To Willeford, it was a heartening reminder that law-abiding armed citizens—while scorned by those on the anti-gun side of the equation—are appreciated by those in law enforcement, who put their lives on the line every day in service to others.

“What people need to know is that us people that aren’t law enforcement—the regular NRA members—law enforcement officers aren’t afraid of our guns,” he said. “That became evident when I put that rifle down on the hood of the truck and started walking back and he said, ‘Not you.’ He knew who I was and he knew that I had chased the guy there.”

A Proud NRA Member

America’s nearly 5 million NRA members have been the subject of a lot of cheap shots over the past few years, with haters blaming them for more than a few mass shootings—none of which were committed by members of the Association. NRA members were even blamed by some celebrities and those in the media for the Sutherland Springs murder spree, despite that fact that it was an NRA member who ended the attack.

“I turned his fight into flight.
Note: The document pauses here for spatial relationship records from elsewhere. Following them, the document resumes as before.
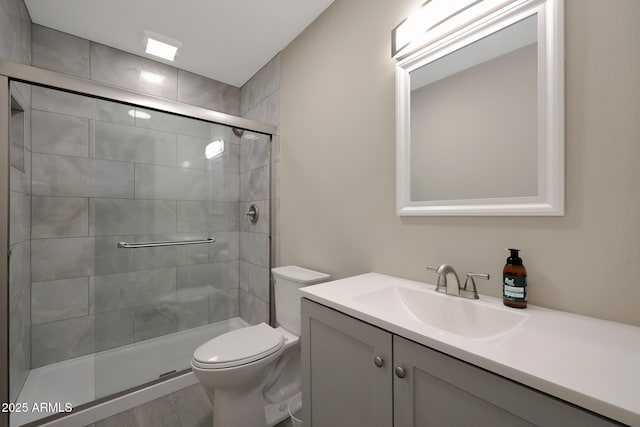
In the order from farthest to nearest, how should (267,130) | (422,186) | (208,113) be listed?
1. (267,130)
2. (208,113)
3. (422,186)

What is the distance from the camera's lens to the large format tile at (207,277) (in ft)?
6.65

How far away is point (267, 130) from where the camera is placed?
217 centimetres

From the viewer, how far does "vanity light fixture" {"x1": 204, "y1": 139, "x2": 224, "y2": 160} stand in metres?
2.06

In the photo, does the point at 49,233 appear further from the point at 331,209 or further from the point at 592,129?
the point at 592,129

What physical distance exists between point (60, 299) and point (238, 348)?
4.96ft

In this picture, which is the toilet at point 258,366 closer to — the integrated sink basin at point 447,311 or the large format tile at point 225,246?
the integrated sink basin at point 447,311

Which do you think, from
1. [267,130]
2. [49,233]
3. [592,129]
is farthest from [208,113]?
[592,129]

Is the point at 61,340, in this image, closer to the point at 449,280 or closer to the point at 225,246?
the point at 225,246

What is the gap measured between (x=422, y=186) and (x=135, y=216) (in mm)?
1855

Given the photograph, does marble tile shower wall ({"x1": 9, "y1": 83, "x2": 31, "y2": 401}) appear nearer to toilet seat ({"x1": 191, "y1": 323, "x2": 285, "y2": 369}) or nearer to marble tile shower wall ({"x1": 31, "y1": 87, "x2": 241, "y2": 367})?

I did what I had to do.”But that liberal narrative doesn’t stop Willeford from being proud of his longtime membership in the NRA. And he isn’t slow to let people know about it.

“I’ve been a member for a very long time,” he said. “I love the magazines. I kind of like to read the Armed Citizen section, and get talking about people using their firearms to end death. And I never thought that I would be even considered for the Armed Citizen, you know.”

Not wanting to be in the limelight and realizing that many in the media would likely spin his action into some anti-gun plea, Willeford was very careful about who he spoke to following the shooting. While many reporters loitered around town and even around his property wanting to speak to him, he invited NRATV in for a nearly hour-long interview, trusting the Second Amendment news outlet to get the story right, not turn the situation into a political football.

“First off, I don’t even want the spotlight,” he said. “What should be in the spotlight is this community and what happened over there. The pastor’s 14-year-old daughter was killed while he and his wife were in Oklahoma. A whole family—four children and two adults—was murdered by this idiot. And people want to talk gun control. And they’re worried about my rifle!”

In the end, the soft-spoken Texan did what he felt he had to do with the best tool he had on hand—an AR-15—and likely saved many lives in the process. A fan of the saying “The only way to stop a bad guy with a gun is a good guy with a gun,” Willeford was thrust into a nightmarish situation and was able to make a difference when the chips were down.

“I stopped his aggression and made him run,” he said. “I turned his fight into flight. I did what I had to do.

“I never, ever thought that I would be that guy.”

Mark Chesnut has been the editor of America’s 1st Freedom magazine for 17 years and is an avid hunter, shooter and political observer.